The construct was then tethered between a pair of streptavidin-coated beads and visualized on a C-Trap instrument that combines dual-trap optical tweezers and single-molecule fluorescence microscopy.
Combining biochemistry, single-molecule imaging and computation, the researchers were able to see Pol II in action, following along as it accelerated and paused, and determine the role of each elongation factor responsible for its kinetics.
“This is the first time we’ve been able to see mammalian Pol II move at a physiological speed in real time and, because we labeled the various elongation factors, we were also able to measure their binding kinetics during active transcription,” first author Yukun Wang explained.
The team identified a hierarchy of several key elongation factors – P-TEFb, DSIF, PAF1C, SPT6 and RTF1 – which act synergistically to achieve optimal elongation activity.

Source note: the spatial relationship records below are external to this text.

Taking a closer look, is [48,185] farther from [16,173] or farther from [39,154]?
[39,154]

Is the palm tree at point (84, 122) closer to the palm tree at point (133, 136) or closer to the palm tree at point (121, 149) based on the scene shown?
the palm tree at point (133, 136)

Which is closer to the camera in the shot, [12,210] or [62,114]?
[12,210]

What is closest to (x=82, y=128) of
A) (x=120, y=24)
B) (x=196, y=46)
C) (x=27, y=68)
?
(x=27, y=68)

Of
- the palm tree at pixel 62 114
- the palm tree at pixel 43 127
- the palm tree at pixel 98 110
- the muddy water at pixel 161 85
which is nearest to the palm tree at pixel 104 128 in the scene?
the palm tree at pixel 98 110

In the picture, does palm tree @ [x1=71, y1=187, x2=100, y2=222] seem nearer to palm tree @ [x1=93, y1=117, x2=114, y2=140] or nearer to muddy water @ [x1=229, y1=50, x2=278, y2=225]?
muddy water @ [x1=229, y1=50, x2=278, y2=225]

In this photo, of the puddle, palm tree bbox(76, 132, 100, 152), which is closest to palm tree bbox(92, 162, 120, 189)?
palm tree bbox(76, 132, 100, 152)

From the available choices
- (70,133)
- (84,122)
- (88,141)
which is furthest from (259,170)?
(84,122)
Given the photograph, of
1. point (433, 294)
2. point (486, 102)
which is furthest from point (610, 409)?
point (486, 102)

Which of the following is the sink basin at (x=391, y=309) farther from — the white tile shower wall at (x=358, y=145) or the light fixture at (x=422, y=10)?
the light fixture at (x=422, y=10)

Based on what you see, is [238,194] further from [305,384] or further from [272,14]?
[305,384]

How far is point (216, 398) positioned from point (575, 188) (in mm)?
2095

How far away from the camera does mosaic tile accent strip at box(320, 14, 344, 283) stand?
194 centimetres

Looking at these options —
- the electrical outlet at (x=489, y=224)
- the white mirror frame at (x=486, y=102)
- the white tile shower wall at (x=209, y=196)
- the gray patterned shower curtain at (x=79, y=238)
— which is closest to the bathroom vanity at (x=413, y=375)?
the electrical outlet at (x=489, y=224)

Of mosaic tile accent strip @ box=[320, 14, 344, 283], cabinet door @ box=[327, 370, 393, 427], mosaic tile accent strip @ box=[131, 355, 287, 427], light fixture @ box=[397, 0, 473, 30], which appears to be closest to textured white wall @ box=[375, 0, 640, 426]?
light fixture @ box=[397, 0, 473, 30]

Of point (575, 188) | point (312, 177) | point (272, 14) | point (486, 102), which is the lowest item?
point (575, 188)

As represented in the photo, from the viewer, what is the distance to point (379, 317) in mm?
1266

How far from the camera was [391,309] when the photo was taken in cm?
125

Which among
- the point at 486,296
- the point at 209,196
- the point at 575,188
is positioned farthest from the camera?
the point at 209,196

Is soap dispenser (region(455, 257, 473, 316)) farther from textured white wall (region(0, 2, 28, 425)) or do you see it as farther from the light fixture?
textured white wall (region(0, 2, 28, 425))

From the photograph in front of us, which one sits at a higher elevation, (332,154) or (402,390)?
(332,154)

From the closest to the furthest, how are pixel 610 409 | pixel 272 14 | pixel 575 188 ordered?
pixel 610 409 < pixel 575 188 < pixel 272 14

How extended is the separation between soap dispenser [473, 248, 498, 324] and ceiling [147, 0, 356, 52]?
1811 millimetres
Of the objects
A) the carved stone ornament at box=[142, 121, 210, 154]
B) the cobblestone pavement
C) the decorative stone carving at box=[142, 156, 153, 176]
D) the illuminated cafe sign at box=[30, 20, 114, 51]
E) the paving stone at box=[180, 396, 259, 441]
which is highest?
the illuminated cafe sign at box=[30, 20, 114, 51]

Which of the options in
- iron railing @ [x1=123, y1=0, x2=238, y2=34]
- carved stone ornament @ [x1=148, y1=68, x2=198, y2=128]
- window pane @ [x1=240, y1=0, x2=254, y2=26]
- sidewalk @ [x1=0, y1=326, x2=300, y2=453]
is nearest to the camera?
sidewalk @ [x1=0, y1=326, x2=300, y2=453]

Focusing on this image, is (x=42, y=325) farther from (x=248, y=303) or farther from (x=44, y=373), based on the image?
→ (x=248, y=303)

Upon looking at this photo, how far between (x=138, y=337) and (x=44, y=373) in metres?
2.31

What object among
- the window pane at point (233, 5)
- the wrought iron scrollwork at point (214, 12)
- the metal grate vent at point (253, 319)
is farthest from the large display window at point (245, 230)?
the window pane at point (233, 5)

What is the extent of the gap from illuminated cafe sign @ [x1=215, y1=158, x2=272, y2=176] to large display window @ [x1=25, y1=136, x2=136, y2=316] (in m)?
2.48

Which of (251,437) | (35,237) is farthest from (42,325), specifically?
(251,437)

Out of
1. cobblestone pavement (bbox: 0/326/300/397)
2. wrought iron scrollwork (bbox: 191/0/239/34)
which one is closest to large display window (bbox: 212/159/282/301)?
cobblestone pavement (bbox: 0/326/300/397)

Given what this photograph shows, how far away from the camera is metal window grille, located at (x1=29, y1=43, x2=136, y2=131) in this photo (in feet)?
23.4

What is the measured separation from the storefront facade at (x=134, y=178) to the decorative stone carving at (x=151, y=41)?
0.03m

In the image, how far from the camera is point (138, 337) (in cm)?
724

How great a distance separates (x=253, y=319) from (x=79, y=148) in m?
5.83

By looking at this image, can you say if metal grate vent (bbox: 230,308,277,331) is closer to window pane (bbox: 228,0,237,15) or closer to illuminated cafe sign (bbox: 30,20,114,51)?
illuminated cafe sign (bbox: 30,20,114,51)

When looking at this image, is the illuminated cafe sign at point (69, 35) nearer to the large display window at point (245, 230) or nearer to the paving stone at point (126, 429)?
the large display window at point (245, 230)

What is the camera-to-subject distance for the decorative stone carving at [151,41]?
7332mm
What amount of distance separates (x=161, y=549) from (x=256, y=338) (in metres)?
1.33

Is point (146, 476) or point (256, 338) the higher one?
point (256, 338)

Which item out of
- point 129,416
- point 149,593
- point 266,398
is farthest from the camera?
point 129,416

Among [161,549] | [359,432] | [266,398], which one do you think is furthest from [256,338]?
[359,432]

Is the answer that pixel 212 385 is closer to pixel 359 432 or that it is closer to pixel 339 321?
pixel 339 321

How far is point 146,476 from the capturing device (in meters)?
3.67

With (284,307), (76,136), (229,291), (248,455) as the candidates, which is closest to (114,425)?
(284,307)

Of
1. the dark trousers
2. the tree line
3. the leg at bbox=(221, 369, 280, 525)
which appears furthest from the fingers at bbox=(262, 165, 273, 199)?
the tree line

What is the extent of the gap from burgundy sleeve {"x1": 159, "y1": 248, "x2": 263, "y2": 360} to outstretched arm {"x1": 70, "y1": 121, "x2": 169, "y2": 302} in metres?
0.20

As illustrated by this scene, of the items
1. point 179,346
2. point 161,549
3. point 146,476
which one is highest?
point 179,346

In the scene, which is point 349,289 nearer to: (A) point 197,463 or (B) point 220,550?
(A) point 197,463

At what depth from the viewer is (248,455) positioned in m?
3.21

“What’s really striking is how this machine functions almost like a finely tuned automobile,” added corresponding author Shixin Liu. “It has the equivalent of multiple gears, or speed modes, each controlled by the binding of different regulatory proteins. We figured out, for the first time, how each gear is controlled.”
As well as shedding light on how this regulatory mechanism may be involved in disease and opening doors for therapeutic design – P-TEFb, for example, is considered a promising drug target for leukemia and solid tumors – the platform proves that single-molecule visualization is possible in a fully reconstituted mammalian system. As such, there are a multitude of potential applications, in biology and beyond.
“Anything that involves navigation in space and changes in speed could potentially use this software,” prophesized Joel E. Cohen, an author on the paper.